Returning to the sanitarium, Maillard introduces Gaston to "Mr. Chicken," a guy with a beard who flaps his arms and clucks a lot. "Ah my fine feathered friend, I've come to feed you," he chortles as he tosses Mr. Chicken some corn. Later, when some inmates drop a bunch of chickens on them through the roof, Maillard picks one up and says "I hope this isn't Mr. Chicken!," then erupts into awkward, hysterical laughter.
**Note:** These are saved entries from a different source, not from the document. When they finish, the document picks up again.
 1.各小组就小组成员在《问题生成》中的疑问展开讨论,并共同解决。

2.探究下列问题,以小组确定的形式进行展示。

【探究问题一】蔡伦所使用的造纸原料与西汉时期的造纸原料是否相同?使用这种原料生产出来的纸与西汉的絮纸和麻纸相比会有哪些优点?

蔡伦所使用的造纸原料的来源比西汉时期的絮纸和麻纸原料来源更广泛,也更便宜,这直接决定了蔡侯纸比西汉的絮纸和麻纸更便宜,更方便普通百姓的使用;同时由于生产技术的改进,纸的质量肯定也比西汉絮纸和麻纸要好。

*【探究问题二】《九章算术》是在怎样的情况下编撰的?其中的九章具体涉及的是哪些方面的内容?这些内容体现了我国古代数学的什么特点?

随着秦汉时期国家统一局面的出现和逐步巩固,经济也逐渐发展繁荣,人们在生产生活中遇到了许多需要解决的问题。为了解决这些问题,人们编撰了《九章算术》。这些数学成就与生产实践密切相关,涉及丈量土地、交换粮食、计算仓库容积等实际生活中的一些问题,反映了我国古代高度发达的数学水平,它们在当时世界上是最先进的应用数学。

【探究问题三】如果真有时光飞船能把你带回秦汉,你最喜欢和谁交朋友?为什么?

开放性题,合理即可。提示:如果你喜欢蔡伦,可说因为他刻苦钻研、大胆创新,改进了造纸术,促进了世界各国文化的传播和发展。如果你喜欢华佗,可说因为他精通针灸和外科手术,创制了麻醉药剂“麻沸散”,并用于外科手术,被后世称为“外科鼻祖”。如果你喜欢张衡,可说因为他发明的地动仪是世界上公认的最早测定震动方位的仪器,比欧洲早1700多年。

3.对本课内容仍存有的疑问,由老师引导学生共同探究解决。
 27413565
Oh gee, what else happens? Inmates run around hitting each other with sticks. A man is humiliated by being covered in celery. And did I mention chicken person choreography? Three dipshits covered in feathers with KISS makeup dance to Man From U.N.C.L.E. music while emitting piercing squawks. The dance recalls the Bonnie Franklin variety special that CBS aired back in the early 80s, and its duration exceeds that of a vomit drenched carnival ride.

There's a fine line between surrealism and tedious bullshit, but Dr. Tarr's Torture Dungeon lands far enough away from the line that there's no sense worrying about where to draw it. Still, if you want to see every movie with chicken suits before you die, or if you just happen to like dodging projectile puke, then put this one on your short list.